その中に私がいるのを見て女将は驚いたように一瞬目を見開いたけれど、何もなかったように表情を戻して穏やかに挨拶をしている。

あの表情を見れば、女将が本当に私がフォレストハウジングの社員だと知らなかったってことがわかって安心した。私に気をつかった結果の依頼じゃない。

「あー、僕たちもう酔っぱらってるから仕事の話はしないでー」とご機嫌な東山氏が女将に言っている。

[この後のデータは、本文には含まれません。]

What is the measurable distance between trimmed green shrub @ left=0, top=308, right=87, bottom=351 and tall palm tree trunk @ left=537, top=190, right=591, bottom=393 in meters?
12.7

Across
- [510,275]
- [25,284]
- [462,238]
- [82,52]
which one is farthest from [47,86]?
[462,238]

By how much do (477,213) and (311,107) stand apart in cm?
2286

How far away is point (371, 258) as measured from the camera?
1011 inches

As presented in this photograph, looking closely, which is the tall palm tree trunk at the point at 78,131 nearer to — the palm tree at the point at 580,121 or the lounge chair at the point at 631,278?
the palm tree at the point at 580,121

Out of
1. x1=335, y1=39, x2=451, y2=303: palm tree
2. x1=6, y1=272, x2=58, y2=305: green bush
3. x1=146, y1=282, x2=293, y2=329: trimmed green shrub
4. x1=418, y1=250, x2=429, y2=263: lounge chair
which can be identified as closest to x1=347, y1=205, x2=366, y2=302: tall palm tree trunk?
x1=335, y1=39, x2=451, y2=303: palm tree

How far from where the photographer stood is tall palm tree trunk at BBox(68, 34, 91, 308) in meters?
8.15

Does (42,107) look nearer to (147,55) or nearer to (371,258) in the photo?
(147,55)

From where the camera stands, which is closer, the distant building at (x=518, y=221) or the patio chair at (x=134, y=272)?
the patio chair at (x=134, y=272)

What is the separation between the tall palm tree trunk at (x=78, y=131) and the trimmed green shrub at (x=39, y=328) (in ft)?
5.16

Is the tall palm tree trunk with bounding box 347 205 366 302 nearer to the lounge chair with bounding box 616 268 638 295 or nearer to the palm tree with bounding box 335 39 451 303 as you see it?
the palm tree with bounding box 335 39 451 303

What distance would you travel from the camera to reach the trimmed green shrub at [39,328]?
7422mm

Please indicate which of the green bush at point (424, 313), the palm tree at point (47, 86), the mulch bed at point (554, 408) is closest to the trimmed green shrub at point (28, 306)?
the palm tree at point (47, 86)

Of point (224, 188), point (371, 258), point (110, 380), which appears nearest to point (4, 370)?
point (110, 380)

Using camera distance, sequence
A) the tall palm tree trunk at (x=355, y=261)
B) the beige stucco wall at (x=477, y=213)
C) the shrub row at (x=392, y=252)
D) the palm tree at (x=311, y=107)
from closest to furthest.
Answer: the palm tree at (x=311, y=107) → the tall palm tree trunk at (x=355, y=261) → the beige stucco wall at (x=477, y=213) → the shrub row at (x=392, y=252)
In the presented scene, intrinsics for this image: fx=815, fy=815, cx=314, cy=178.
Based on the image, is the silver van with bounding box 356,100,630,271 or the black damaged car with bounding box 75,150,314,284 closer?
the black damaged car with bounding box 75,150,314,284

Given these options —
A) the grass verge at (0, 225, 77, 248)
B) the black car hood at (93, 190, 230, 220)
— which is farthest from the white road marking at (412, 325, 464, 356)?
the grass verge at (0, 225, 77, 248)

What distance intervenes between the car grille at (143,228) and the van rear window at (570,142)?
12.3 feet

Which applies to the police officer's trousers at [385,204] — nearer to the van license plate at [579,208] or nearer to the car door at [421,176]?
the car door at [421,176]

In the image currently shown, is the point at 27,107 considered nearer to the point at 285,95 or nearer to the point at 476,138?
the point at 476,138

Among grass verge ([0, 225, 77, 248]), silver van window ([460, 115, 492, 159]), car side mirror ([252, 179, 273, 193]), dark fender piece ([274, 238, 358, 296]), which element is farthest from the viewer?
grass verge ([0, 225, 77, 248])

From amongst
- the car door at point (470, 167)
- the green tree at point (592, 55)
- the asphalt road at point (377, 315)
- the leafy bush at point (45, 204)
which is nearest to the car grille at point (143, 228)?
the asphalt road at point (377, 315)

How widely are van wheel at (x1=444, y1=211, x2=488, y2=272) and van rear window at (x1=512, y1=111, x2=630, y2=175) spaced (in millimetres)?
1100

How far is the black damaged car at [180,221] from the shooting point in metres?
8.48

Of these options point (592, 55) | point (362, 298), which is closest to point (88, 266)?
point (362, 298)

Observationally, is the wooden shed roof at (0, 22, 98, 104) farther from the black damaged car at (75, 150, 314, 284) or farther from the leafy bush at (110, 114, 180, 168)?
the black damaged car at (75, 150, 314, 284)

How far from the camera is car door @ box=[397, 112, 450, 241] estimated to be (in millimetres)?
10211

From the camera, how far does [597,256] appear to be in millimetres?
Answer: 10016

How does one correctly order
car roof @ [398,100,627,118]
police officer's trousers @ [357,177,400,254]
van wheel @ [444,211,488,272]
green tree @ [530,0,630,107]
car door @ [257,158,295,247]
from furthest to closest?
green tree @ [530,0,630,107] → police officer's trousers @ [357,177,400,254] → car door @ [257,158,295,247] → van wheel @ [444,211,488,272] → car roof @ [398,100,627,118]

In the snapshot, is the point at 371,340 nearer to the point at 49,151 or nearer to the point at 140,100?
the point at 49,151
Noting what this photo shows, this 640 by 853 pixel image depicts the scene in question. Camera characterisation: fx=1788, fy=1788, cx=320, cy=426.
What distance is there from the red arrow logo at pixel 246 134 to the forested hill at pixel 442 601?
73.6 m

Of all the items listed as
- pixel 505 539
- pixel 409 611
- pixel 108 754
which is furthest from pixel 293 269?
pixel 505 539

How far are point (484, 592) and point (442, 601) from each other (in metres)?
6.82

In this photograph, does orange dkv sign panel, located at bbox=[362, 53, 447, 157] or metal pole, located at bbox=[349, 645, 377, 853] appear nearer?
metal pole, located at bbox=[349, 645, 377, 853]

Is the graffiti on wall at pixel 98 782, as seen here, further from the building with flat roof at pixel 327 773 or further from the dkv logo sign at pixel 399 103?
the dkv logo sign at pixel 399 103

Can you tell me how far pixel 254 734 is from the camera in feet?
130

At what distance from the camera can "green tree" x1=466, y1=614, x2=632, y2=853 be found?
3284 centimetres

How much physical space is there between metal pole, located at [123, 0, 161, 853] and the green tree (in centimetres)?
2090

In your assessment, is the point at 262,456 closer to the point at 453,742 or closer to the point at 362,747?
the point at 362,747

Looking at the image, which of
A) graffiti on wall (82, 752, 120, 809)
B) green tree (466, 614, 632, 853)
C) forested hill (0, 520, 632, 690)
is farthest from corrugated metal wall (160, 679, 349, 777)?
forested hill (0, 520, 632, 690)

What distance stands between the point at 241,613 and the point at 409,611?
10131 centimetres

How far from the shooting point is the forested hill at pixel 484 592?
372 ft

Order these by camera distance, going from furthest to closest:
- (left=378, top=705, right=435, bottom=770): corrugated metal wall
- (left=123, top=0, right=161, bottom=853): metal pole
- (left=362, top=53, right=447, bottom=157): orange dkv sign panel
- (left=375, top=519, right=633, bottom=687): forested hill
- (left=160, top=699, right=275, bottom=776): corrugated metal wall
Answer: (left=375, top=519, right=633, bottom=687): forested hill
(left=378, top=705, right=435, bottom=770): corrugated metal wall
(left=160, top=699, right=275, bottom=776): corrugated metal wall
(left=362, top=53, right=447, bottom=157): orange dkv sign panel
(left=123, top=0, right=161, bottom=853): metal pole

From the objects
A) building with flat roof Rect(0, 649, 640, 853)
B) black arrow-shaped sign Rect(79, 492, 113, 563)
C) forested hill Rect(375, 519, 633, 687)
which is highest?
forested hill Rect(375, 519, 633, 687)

「もちろん、わかっておりますよ。皆さんのお邪魔になるようなことは申しません。こんなご機嫌な東山様を見るのは久しぶりでございますし。ね、奥さま?」

「ええ、本当にね。森社長のおかげですわ。しばらく文句言わずに働いてもらえそう」
女将と奥さまは笑い合っている。イースト設計の社長夫妻と女将がかなり親しい関係らしいのがよく分かった。

それから女将は意味深な笑顔を私に向けて深く頭を下げた。
この場であの時の話をしないのはさすがだ。